In the entries that follow, find the line containing "Красные листья, фото" and the line containing "blumentopf zimmerpflanzen weiß azalee", then retype exactly the lines from the first through the second, pictures excluded.

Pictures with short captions
^^^^^^^^^^^^^^^^
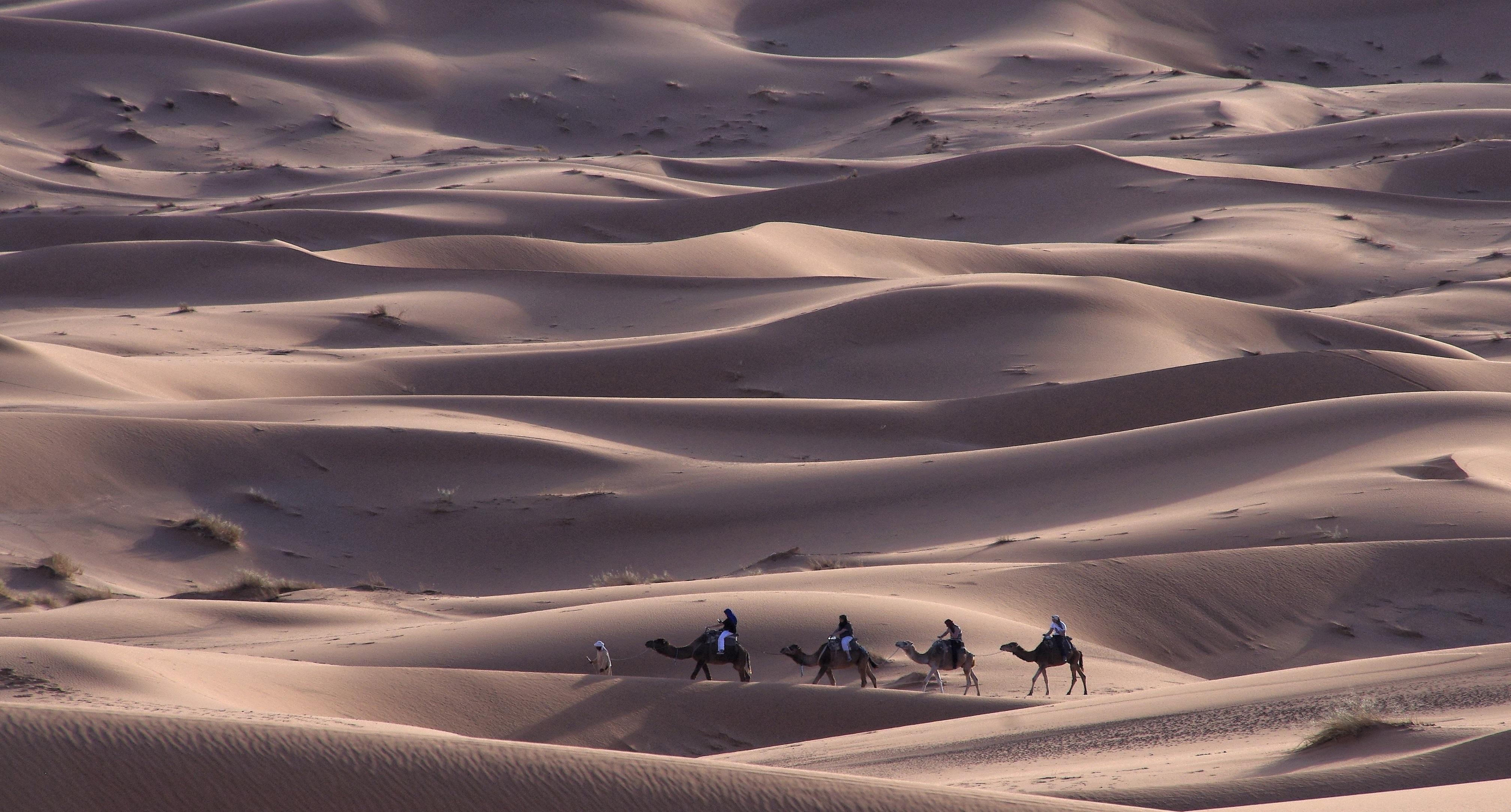 Sanddünen Wüste Marokko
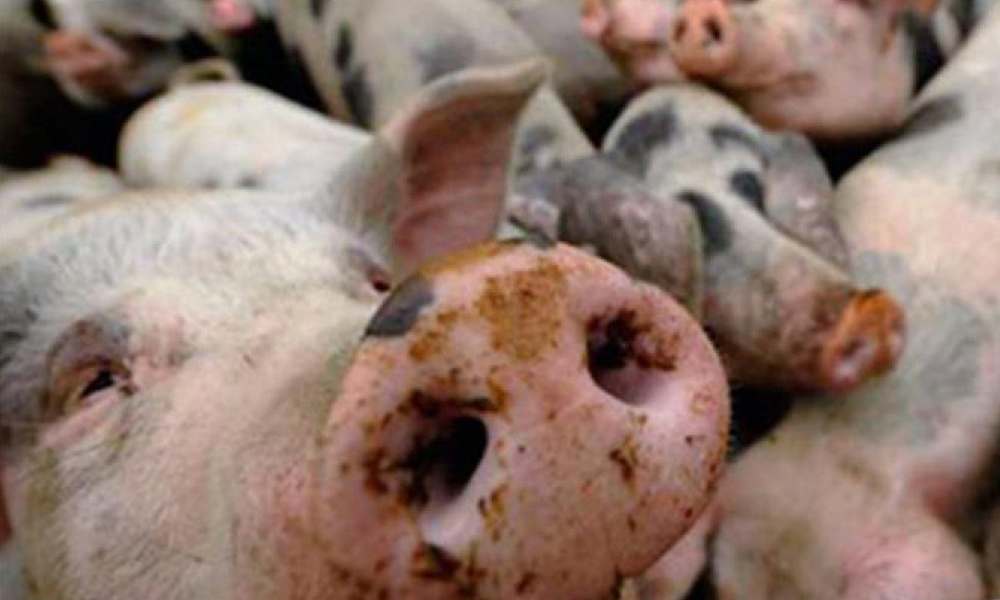 Alerta en México, Canadá y EEUU por Brote de Peste Porcina Africana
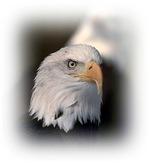 Bald Eagle T-shirts, Bald Eagle Shirts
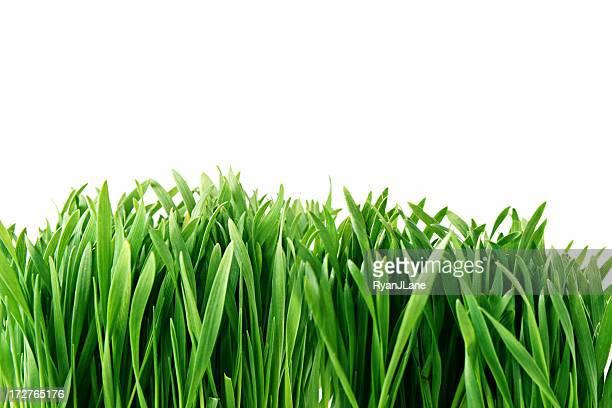 Frische grüne wachsende Gras mit Textfreiraum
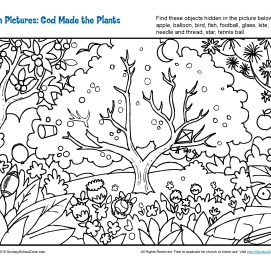 god_made_the_plants_hidden_pictures_Page_1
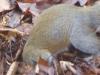 2015-0209-squirrel-burying-nut-1000x288.jpg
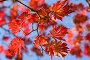 Красные листья, фото № 521200, снято 16 октября 2008 г. (c) Максим Горпенюк / Фотобанк Лори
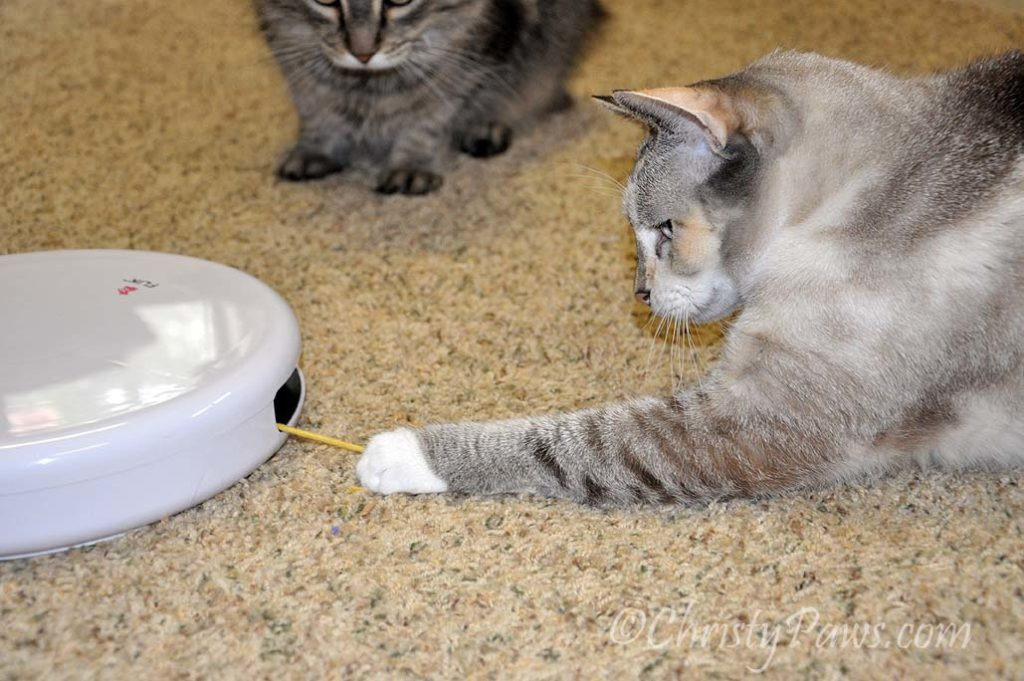 FroliCat Flik from Savvy Pet Care's Pet Lovers Gift Guide
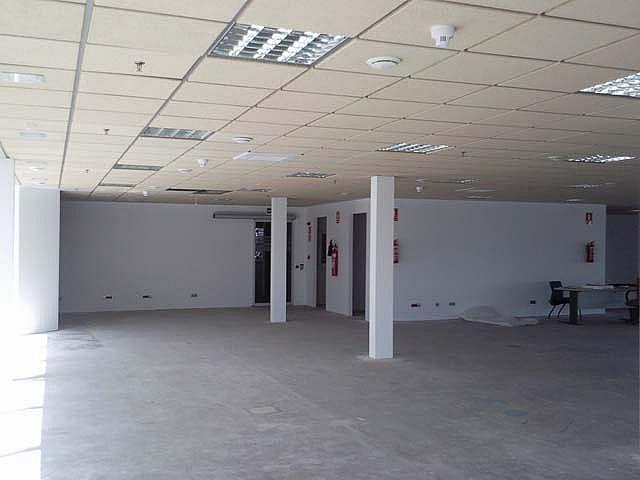 Detalles - Oficina en alquiler en calle Isla de la Cartuja, Triana en Sevilla - 124127184
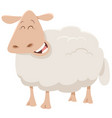 cartoon sheep animal character vector image vector image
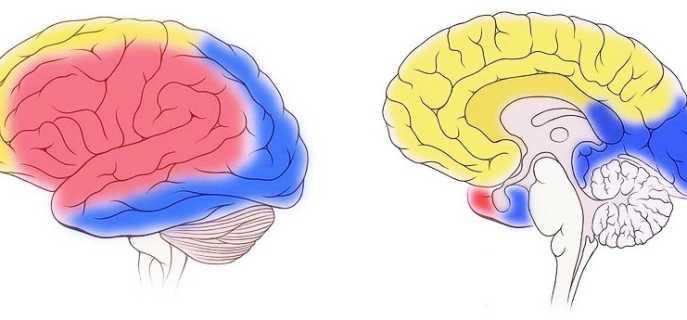 Как осуществляется кровоснабжение головного мозга
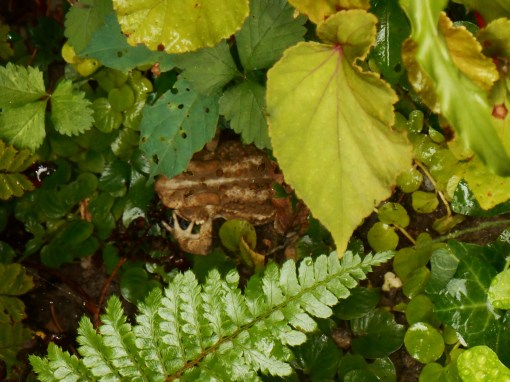 Toad, found laying her eggs in the garden yesterday morning.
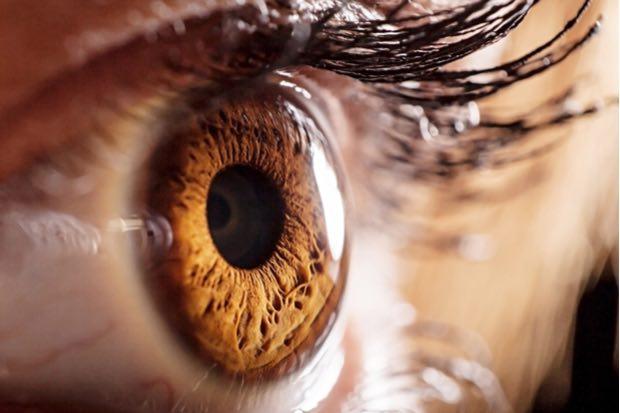 Abusar de las pantallas afecta la salud visual y el daño puede ser irreversible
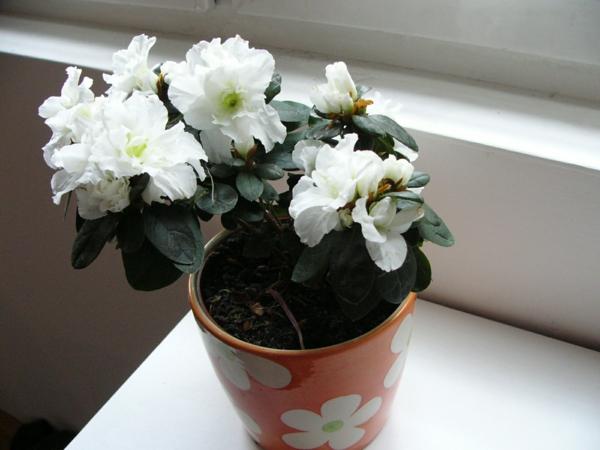blumentopf zimmerpflanzen weiß azalee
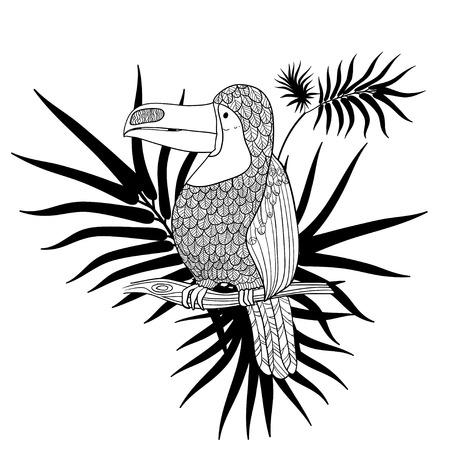 Ilustración vectorial Artes graficas. Tucán. Pájaro tropical del tucán en un fondo de hojas tropicales. En blanco y negro. Foto de archivo - 77395510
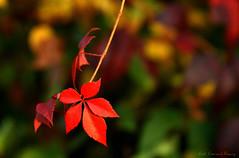 Autumn colors photo by Gerard.R.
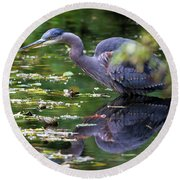 The Great Blue Heron Hunting For Food Round Beach Towel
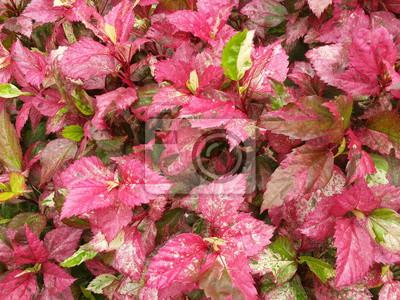 Variegated Laurel ist eine Art von tropischen Pflanzen
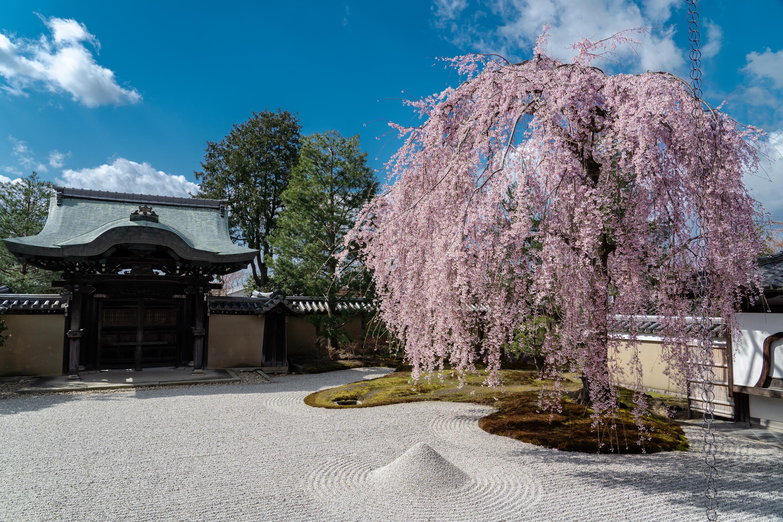 SONY_ILCE-7M3_1573763058-1573812695_388 京都府 高台寺(方丈庭園に咲くしだれ桜の美しい景色! 京都で春におすすめの写真スポット! 撮影した写真の紹介、ライトアップやアクセス.駐車場.開花情報など)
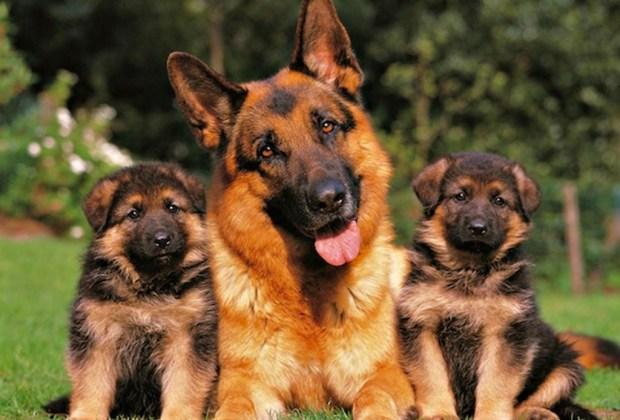 Razas de perros ideales para convivir en familia - perros-pastor-aleman-1024x694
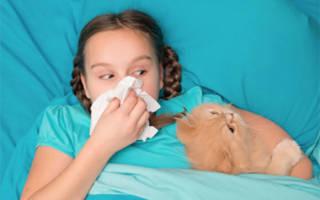 Симптомы аллергии на кота у ребенка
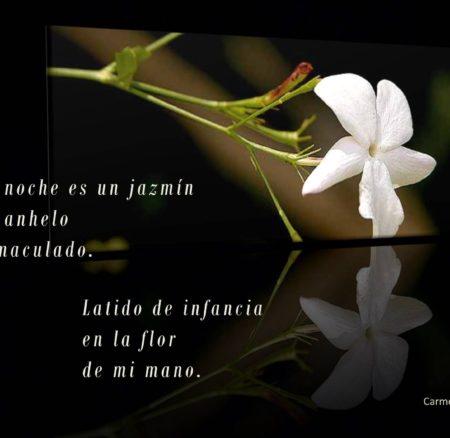 Flor de mi mano…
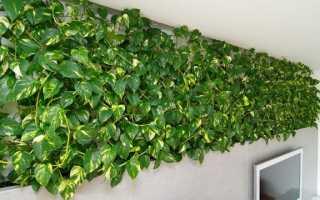 Швидкозростаючі кімнатні рослини — підбірка кращих рослин для будинку, відео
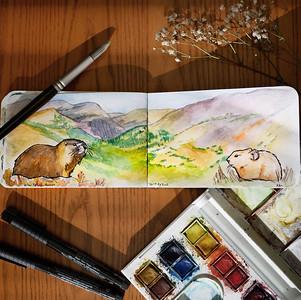 Colorado-Watercolor-Sketchbook-21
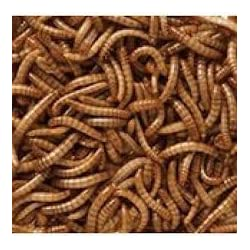 MALTBY'S STORES 2KG WILD BIRD DRIED MEALWORMS WILD BIRD FOOD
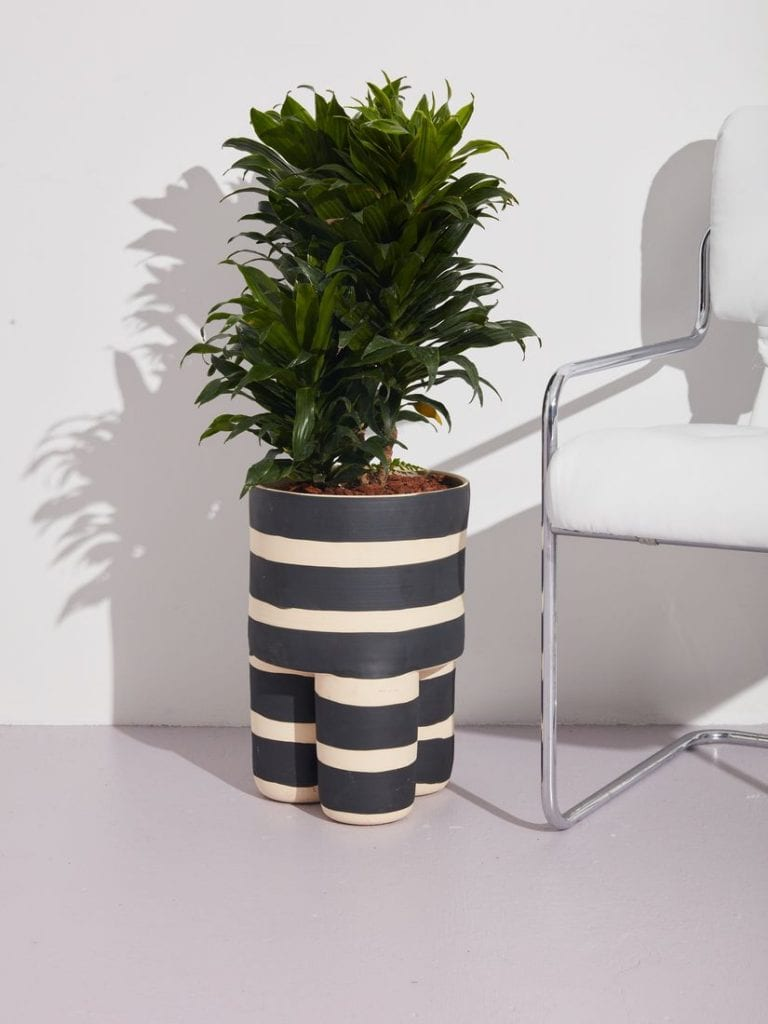 Larger Indoor Milking Stool Style Planter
^^^^^^^^^^^^^^^^
Task response »
 Красные листья, фото № 521200, снято 16 октября 2008 г. (c) Максим Горпенюк / Фотобанк Лори
 FroliCat Flik from Savvy Pet Care's Pet Lovers Gift Guide
 Detalles - Oficina en alquiler en calle Isla de la Cartuja, Triana en Sevilla - 124127184
 cartoon sheep animal character vector image vector image
 Как осуществляется кровоснабжение головного мозга
 Toad, found laying her eggs in the garden yesterday morning.
 Abusar de las pantallas afecta la salud visual y el daño puede ser irreversible
blumentopf zimmerpflanzen weiß azalee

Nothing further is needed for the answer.